Rays prospect Blake Bivens says he learned of family's murders on Facebook


Tampa Bay Rays pitching prospect Blake Bivens spoke publicly for the first time since he lost his wife, toddler and mother-in-law last August to a triple-homicide in Virginia.

Bivens, 24, shared the details of how he learned of his family’s death on Facebook during a live conversation with The River Church (Danville, Virginia) interim senior pastor Travis Gore.

His wife, Emily, 14-month-old son Cullen and mother-in-law, Joan Bernard, were killed Aug. 28. His brother-in-law, Matthew Bernard, was arrested and is awaiting trial.

Bivens learned of family’s death on Facebook

Bivens, who was playing with the Double-A team in Montgomery, Alabama, at the time, said he knew something was wrong when he didn’t wake up to his standard text message from Emily. He then couldn’t reach her or anyone else in the extended family.

He said he then saw something on Facebook about his brother-in-law, who was 18, being sought by police. The Rays arranged for him to fly home and as he was waiting for a flight he saw the news on Facebook.

“First headline I see is two females and a small child were gone,” Bivens said, via the Tampa Bay Times. “I immediately knew that was them. I found out my family was gone over a Facebook headline. I just immediately began to scream in the middle of the airport.’’

Bivens thanked the Rays organization for their support. Montgomery manager Morgan Ensberg flew with him from where the team was playing in Chattanooga, and they were joined by security chief Jim Previtera and Vince Lodato in Charlotte for a connecting flight and the drive to Keeling, Virginia.

“It’s almost kind of like, ‘This isn’t really happening.' I was more in a state of shock,” he said. “I would go through periods of shaking. Then I would start to lose it a little bit and break down and cry. It was kind of like a circle. The plane rides just seemed like they took forever.”

He took the rest of the season away from the team, visiting Tropicana Field once in September with his father to see teammates and his bosses. He pitched this winter in Australia to get away and planned to pitch this season before the COVID-19 crisis brought games to a halt.

Before a baseball game against the Cleveland Indians, Tampa Bay Rays players stand for a moment of silence in support of Montgomery Biscuit player Blake Bivens whose family was recently murdered, Friday, Aug. 30, 2019, in St.

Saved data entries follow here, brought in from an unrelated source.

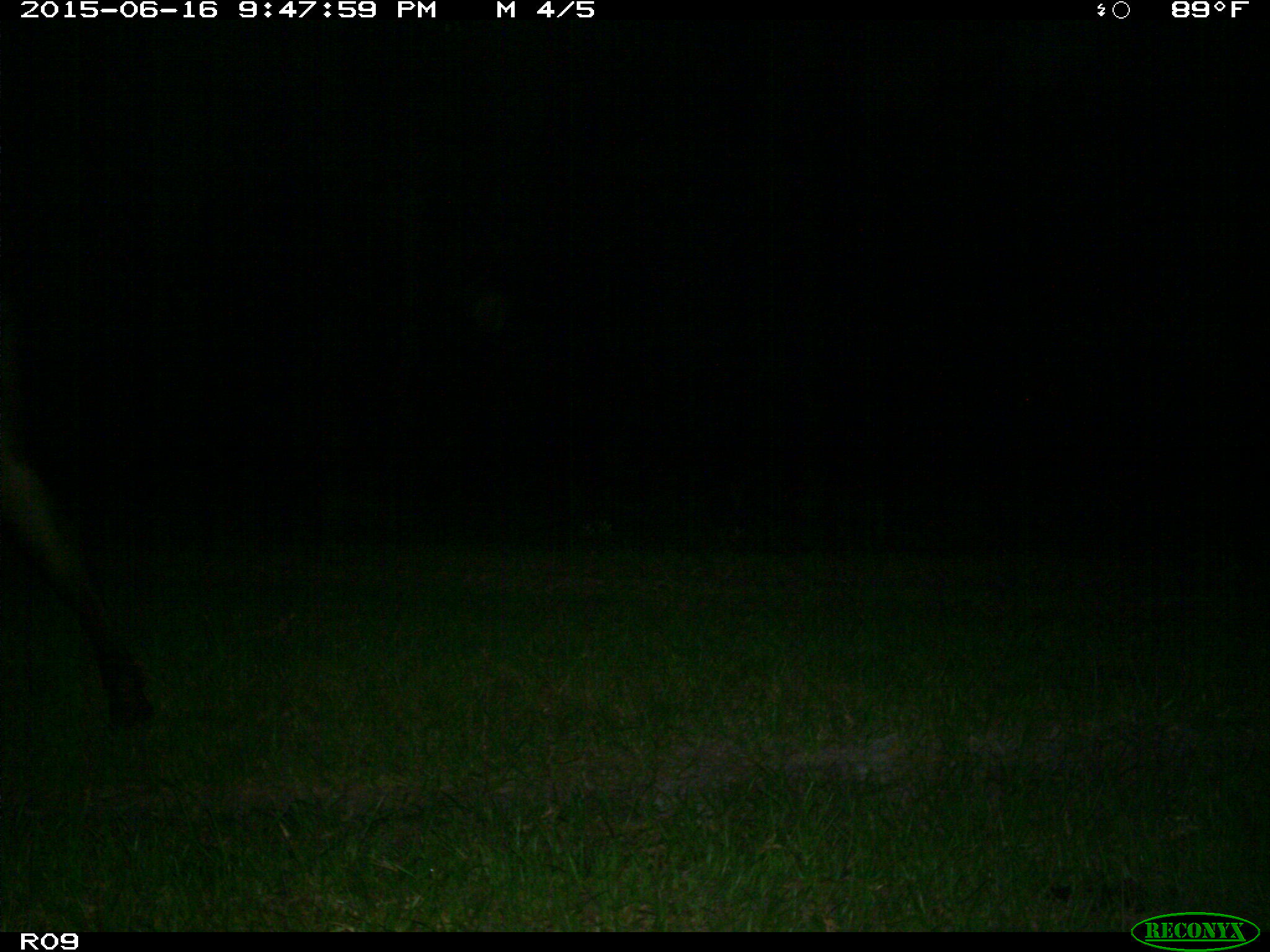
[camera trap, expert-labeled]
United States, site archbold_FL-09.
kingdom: Animalia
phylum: Chordata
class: Mammalia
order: Artiodactyla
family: Bovidae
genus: Bos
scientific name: Bos taurus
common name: domestic cow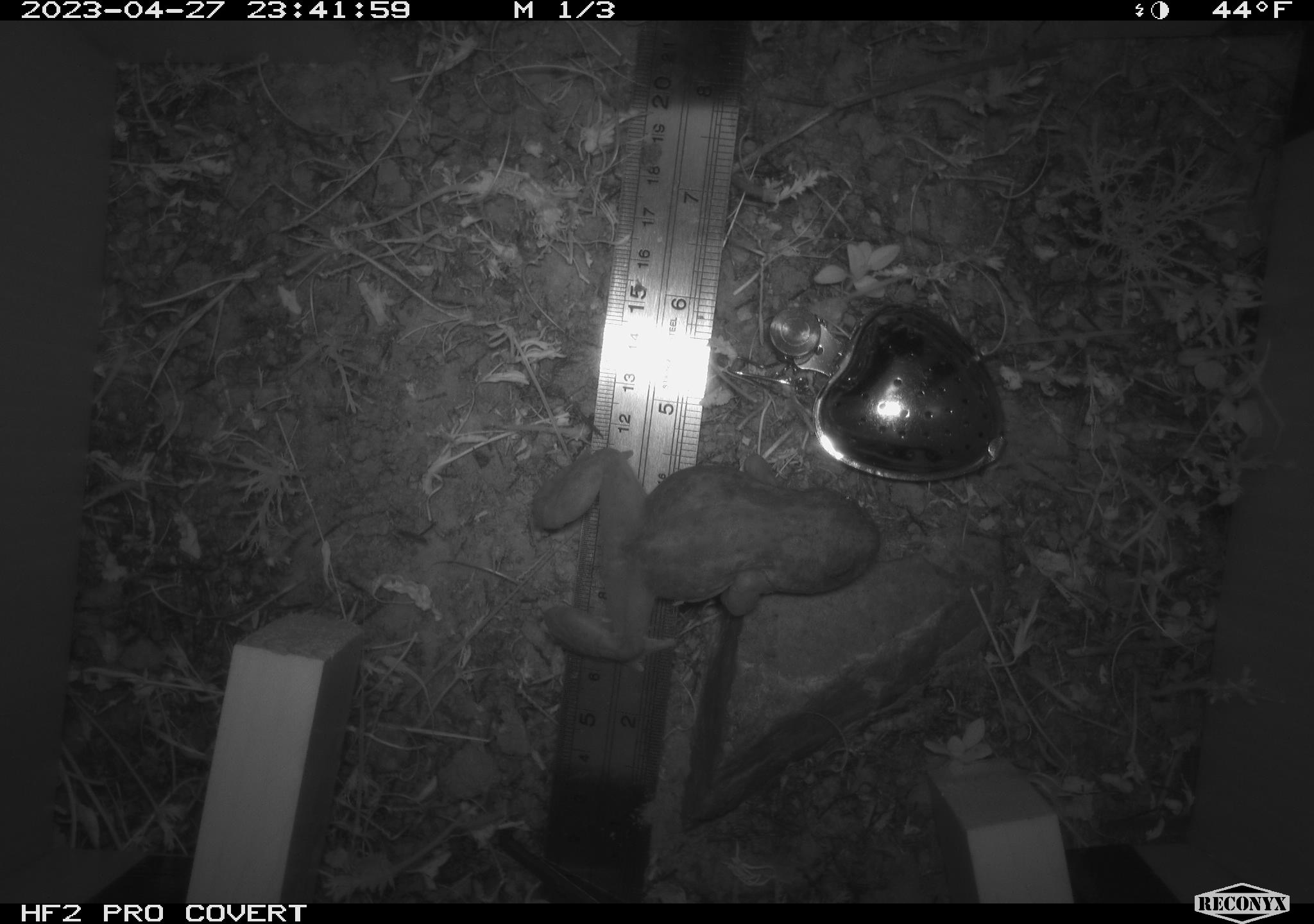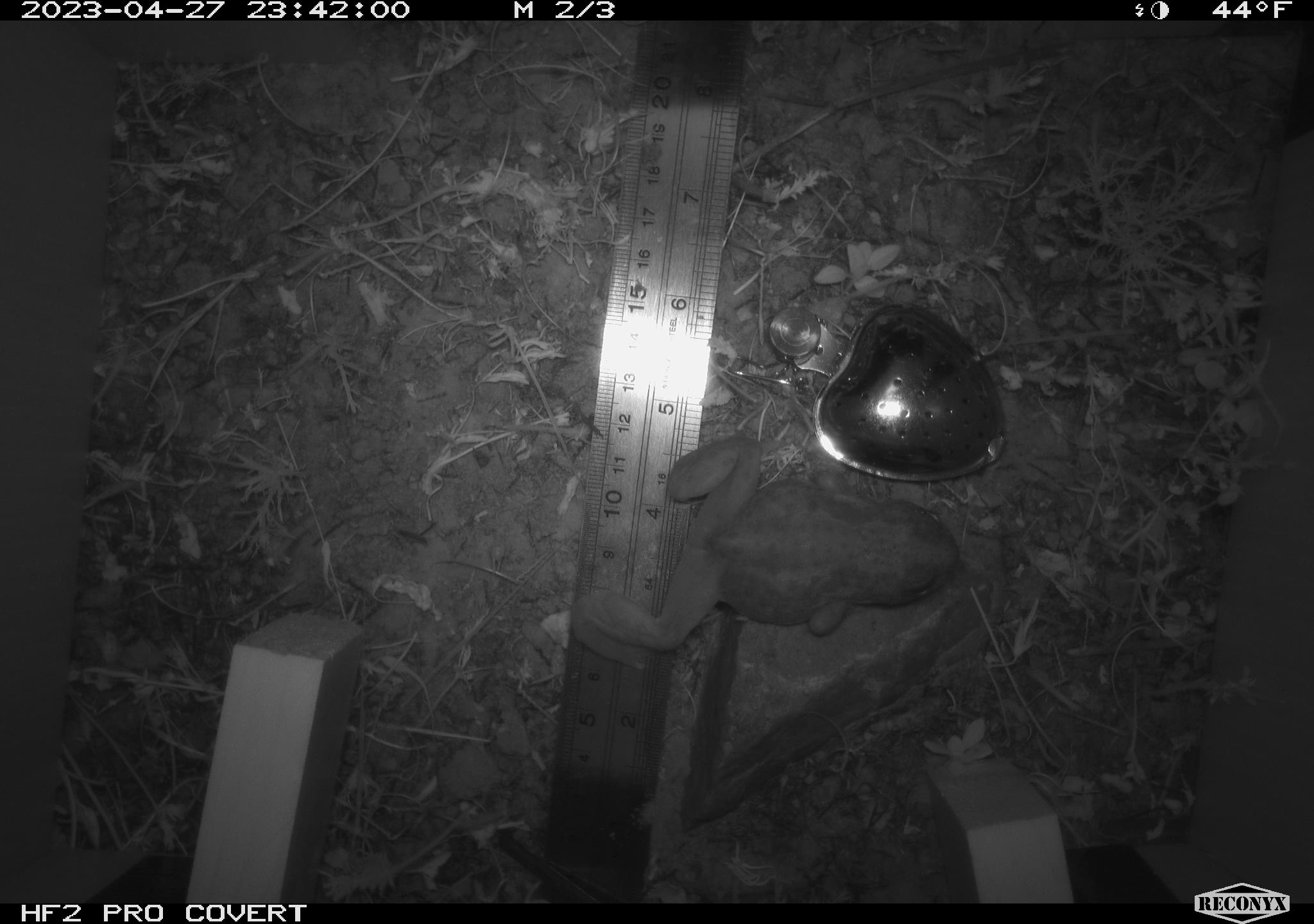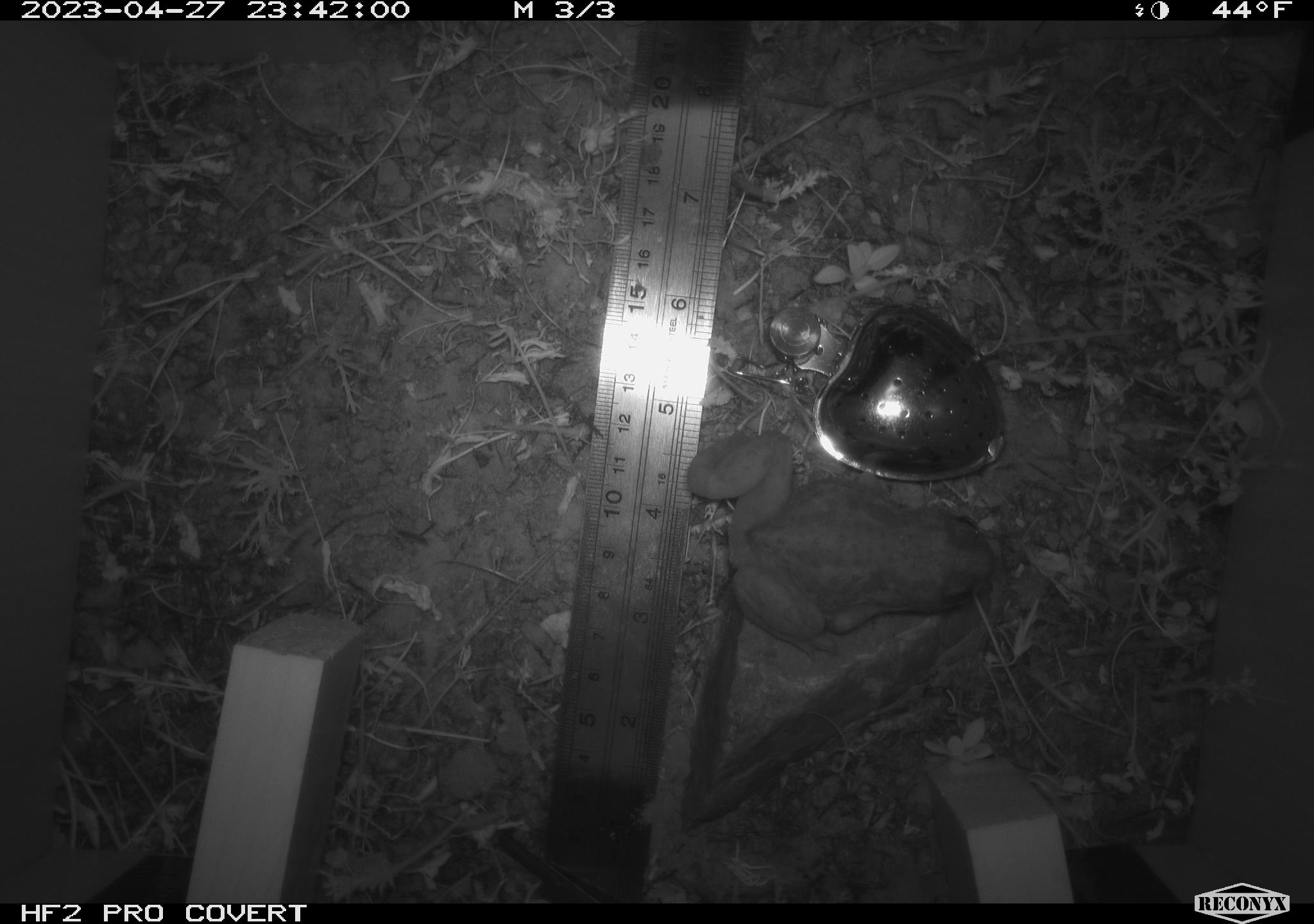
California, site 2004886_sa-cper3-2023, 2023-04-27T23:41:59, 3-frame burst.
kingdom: Animalia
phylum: Chordata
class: Amphibia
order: Anura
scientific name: Anura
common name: frogs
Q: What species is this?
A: Frogs (Anura).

Petersburg, Fla. (AP Photo/Scott Audette)
Blake Bivens shared details from the day he learned his wife, toddler and mother-in-law were killed. (AP Photo/Scott Audette)

Bivens leaning on faith

Bivens shared with the church how he leaned on his faith.

“When I read, ‘Take heart, for I have overcome the world,’ it changed, it completely flipped a switch in my heart. And from that moment on I knew that this was not going to beat me, this was not going to beat family.”

He has posted photos to Instagram to celebrate his family at certain milestones, such as Emily’s 25th birthday in October and their fourth wedding anniversary in January.

Two weeks after the tragedy, he shared a photo of Emily’s planners and notebooks. She wrote that she would use social media to share her relationship with God, make better connections and “be a better friend.” He vowed in the comment to do the same himself. A few weeks ago he also introduced a new member of the family in Jax, a beagle puppy.